== Set task ==
Convert every line of the items below into a JSON list of strings, one string per line, with blank lines omitted. Leave the pictures out of the answer.

□ □ □

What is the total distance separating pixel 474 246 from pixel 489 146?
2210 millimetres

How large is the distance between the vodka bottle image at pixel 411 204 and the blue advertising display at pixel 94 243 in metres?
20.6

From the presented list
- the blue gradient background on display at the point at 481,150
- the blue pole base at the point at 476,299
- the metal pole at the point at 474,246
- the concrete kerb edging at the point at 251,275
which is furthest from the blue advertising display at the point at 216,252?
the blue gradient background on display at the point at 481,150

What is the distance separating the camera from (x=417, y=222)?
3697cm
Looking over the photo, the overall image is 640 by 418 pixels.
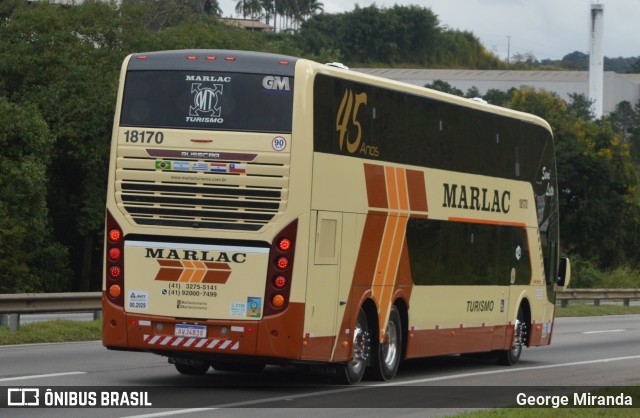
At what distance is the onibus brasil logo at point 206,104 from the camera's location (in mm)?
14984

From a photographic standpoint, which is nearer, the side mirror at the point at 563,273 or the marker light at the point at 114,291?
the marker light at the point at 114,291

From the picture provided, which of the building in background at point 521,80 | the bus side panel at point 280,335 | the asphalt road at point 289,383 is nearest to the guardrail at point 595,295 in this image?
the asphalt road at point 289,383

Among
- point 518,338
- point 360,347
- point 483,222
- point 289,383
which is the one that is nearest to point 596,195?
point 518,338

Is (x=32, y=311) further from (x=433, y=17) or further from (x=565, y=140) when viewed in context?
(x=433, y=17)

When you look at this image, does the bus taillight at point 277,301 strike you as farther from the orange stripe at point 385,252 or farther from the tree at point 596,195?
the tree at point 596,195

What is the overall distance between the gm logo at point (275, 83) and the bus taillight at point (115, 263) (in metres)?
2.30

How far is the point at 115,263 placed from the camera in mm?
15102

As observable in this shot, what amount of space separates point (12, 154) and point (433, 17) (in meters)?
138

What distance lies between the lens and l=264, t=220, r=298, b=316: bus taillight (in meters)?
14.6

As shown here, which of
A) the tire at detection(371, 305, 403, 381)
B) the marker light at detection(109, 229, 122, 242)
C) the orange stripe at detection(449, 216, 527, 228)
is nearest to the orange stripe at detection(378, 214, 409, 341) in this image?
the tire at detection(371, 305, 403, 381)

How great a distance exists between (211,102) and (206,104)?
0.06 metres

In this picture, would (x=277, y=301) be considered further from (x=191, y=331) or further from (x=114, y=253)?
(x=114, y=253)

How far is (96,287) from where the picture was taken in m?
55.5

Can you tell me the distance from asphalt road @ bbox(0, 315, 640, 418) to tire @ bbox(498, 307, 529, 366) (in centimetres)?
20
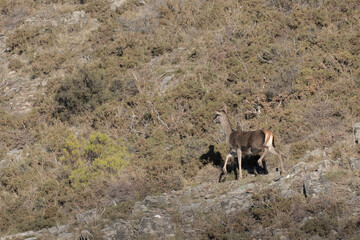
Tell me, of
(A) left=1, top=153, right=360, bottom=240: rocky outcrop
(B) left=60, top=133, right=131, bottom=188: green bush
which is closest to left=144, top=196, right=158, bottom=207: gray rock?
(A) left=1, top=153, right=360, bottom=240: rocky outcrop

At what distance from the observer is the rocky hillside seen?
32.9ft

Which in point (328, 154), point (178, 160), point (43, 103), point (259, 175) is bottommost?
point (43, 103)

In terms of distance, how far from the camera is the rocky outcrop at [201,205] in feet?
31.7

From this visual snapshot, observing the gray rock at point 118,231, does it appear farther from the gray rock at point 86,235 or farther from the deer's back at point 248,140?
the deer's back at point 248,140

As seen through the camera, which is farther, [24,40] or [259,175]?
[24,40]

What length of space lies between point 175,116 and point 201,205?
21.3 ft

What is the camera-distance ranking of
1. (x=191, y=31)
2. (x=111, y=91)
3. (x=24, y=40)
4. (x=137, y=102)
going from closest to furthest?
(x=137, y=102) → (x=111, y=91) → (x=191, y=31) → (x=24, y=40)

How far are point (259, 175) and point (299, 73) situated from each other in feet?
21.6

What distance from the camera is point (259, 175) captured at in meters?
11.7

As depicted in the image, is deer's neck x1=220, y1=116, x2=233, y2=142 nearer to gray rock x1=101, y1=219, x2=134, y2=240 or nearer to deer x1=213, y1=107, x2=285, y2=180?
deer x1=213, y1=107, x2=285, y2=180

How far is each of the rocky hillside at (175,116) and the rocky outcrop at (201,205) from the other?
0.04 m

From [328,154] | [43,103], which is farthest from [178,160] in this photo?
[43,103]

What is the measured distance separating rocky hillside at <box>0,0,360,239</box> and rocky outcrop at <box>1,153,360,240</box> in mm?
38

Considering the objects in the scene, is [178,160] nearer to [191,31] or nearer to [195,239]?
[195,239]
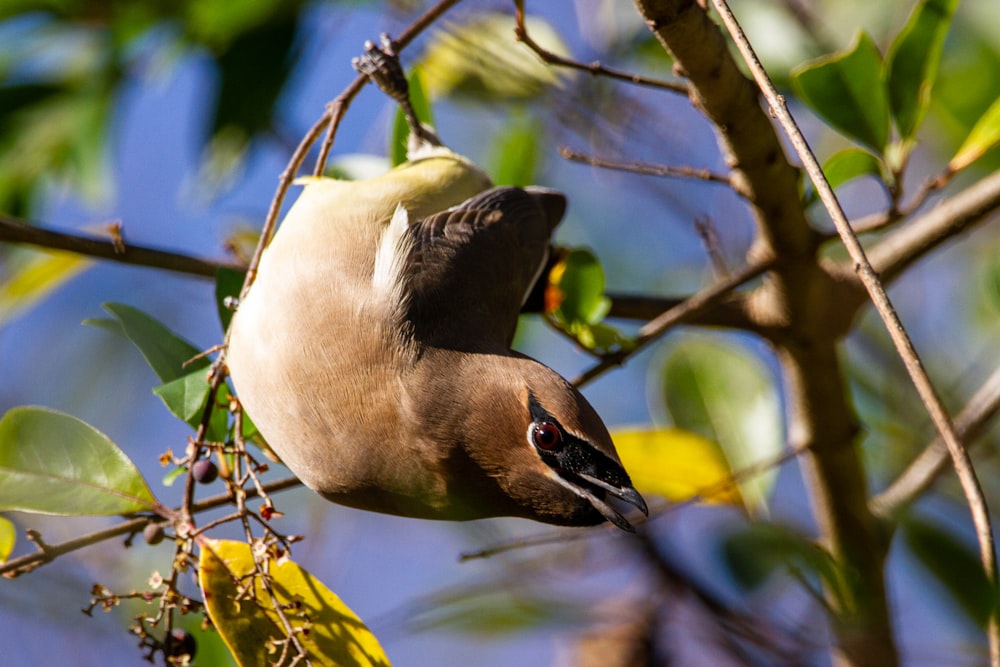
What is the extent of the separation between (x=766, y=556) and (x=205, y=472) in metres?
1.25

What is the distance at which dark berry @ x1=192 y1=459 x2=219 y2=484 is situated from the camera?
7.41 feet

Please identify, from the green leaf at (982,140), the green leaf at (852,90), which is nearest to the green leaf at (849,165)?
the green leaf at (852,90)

□ □ □

== Answer to this task ==
[
  "What is the total distance separating pixel 474 246 from pixel 489 146?",
  "2210 millimetres",
  "How large is the distance between the vodka bottle image at pixel 411 204 and the blue advertising display at pixel 94 243 in metres?",
  "20.6",
  "From the presented list",
  "- the blue gradient background on display at the point at 481,150",
  "- the blue pole base at the point at 476,299",
  "- the metal pole at the point at 474,246",
  "- the concrete kerb edging at the point at 251,275",
  "which is furthest from the blue advertising display at the point at 216,252?",
  "the blue gradient background on display at the point at 481,150",
  "What is the distance separating the camera from (x=417, y=222)?",
  "3697cm",
  "Looking over the photo, the overall image is 640 by 418 pixels.",
  "At what distance is the onibus brasil logo at point 206,104 from the camera's location (in mm)?",
  "14984",
  "From a photographic standpoint, which is nearer, the side mirror at the point at 563,273 or the marker light at the point at 114,291?",
  "the marker light at the point at 114,291",
  "From the picture provided, which of the building in background at point 521,80 | the bus side panel at point 280,335 | the asphalt road at point 289,383 is nearest to the guardrail at point 595,295 in this image?",
  "the asphalt road at point 289,383",
  "Among",
  "- point 518,338",
  "- point 360,347",
  "- point 483,222",
  "- point 289,383",
  "which is the one that is nearest to point 596,195?",
  "point 518,338",
  "Is (x=32, y=311) further from (x=433, y=17) or further from (x=565, y=140) when viewed in context?",
  "(x=433, y=17)",
  "When you look at this image, does the bus taillight at point 277,301 strike you as farther from the orange stripe at point 385,252 or farther from the tree at point 596,195?",
  "the tree at point 596,195",
  "What is the overall distance between the gm logo at point (275, 83) and the bus taillight at point (115, 263) (in metres)?",
  "2.30",
  "How far is the point at 115,263 placed from the camera in mm?",
  "15102",
  "As observable in this shot, what amount of space separates point (12, 154) and point (433, 17) (in meters)?",
  "138",
  "What distance lies between the lens and l=264, t=220, r=298, b=316: bus taillight (in meters)?",
  "14.6",
  "As shown here, which of",
  "A) the tire at detection(371, 305, 403, 381)",
  "B) the marker light at detection(109, 229, 122, 242)",
  "C) the orange stripe at detection(449, 216, 527, 228)",
  "is nearest to the orange stripe at detection(378, 214, 409, 341) in this image?",
  "the tire at detection(371, 305, 403, 381)",
  "How great a distance exists between (211,102) and (206,104)?",
  "0.06 metres",
  "In this picture, would (x=277, y=301) be considered further from (x=191, y=331) or further from (x=114, y=253)?",
  "(x=114, y=253)",
  "How far is (96,287) from where the picture was taken in m?",
  "55.5",
  "Can you tell me the distance from asphalt road @ bbox(0, 315, 640, 418) to tire @ bbox(498, 307, 529, 366) (in centimetres)?",
  "20",
  "Tell me, of",
  "(A) left=1, top=153, right=360, bottom=240: rocky outcrop",
  "(B) left=60, top=133, right=131, bottom=188: green bush",
  "which is closest to left=144, top=196, right=158, bottom=207: gray rock?",
  "(A) left=1, top=153, right=360, bottom=240: rocky outcrop",
  "At what distance from the observer is the rocky hillside seen?",
  "32.9ft",
  "Which in point (328, 154), point (178, 160), point (43, 103), point (259, 175) is bottommost?",
  "point (43, 103)",
  "In terms of distance, how far from the camera is the rocky outcrop at [201,205] in feet?",
  "31.7",
  "From this visual snapshot, observing the gray rock at point 118,231, does it appear farther from the gray rock at point 86,235 or farther from the deer's back at point 248,140?",
  "the deer's back at point 248,140",
  "As seen through the camera, which is farther, [24,40] or [259,175]?",
  "[24,40]",
  "What length of space lies between point 175,116 and point 201,205?",
  "21.3 ft",
  "What is the camera-distance ranking of",
  "1. (x=191, y=31)",
  "2. (x=111, y=91)",
  "3. (x=24, y=40)",
  "4. (x=137, y=102)",
  "going from closest to furthest?",
  "(x=137, y=102) → (x=111, y=91) → (x=191, y=31) → (x=24, y=40)",
  "How far are point (259, 175) and point (299, 73) situated from each other in feet?",
  "21.6",
  "What distance from the camera is point (259, 175) captured at in meters?",
  "11.7",
  "As depicted in the image, is deer's neck x1=220, y1=116, x2=233, y2=142 nearer to gray rock x1=101, y1=219, x2=134, y2=240 or nearer to deer x1=213, y1=107, x2=285, y2=180?",
  "deer x1=213, y1=107, x2=285, y2=180",
  "How far is each of the rocky hillside at (175,116) and the rocky outcrop at (201,205) from the other?",
  "0.04 m",
  "From [328,154] | [43,103], which is farthest from [178,160] in this photo?",
  "[43,103]",
  "What is the measured distance separating rocky hillside at <box>0,0,360,239</box> and rocky outcrop at <box>1,153,360,240</box> in mm?",
  "38",
  "Considering the objects in the scene, is [178,160] nearer to [191,31] or nearer to [195,239]?",
  "[195,239]",
  "What is the extent of the separation between (x=766, y=556) and (x=205, y=472) in metres?",
  "1.25",
  "What is the distance at which dark berry @ x1=192 y1=459 x2=219 y2=484 is situated from the camera?",
  "7.41 feet",
  "Please identify, from the green leaf at (982,140), the green leaf at (852,90), which is nearest to the green leaf at (849,165)?",
  "the green leaf at (852,90)"
]